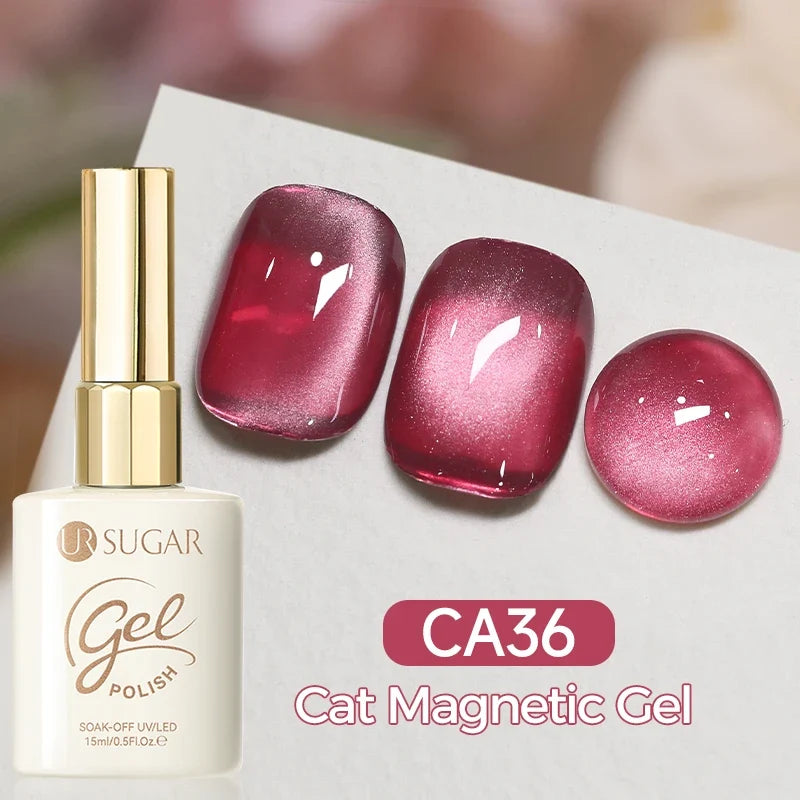 UR SUGAR 15ml Cat Magnetic Gel Nail Polish 30 Colors Semi Permanent Magnetic Gel UV/LED Soak Off Painting Vanrish Design Tri Light Beauty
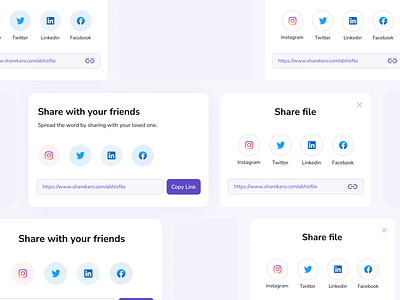 Share Card Variations app app design branding card card inspiration card ui concept design graphic design minimal share share card social media ui uidesign uiux visual design web webdesign website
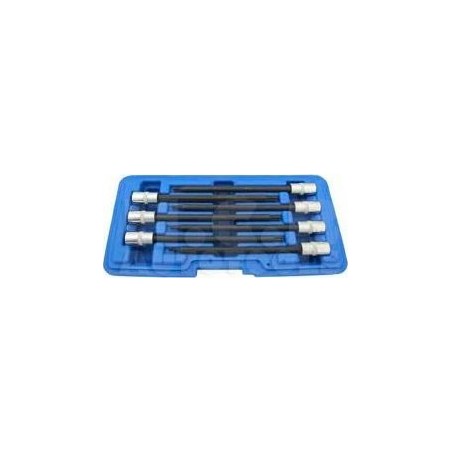 King Tony KT KPL.NAS.TORX. 1/4" EXTRA LANG MIT KUGEL, 7-teilig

........

— TRY IT —
Word for word, print the material above, but without its pictures.

— ANSWER FOR THIS EXERCISE —
 UR SUGAR 15ml Cat Magnetic Gel Nail Polish 30 Colors Semi Permanent Magnetic Gel UV/LED Soak Off Painting Vanrish Design Tri Light Beauty
 Share Card Variations app app design branding card card inspiration card ui concept design graphic design minimal share share card social media ui uidesign uiux visual design web webdesign website
 King Tony KT KPL.NAS.TORX. 1/4" EXTRA LANG MIT KUGEL, 7-teilig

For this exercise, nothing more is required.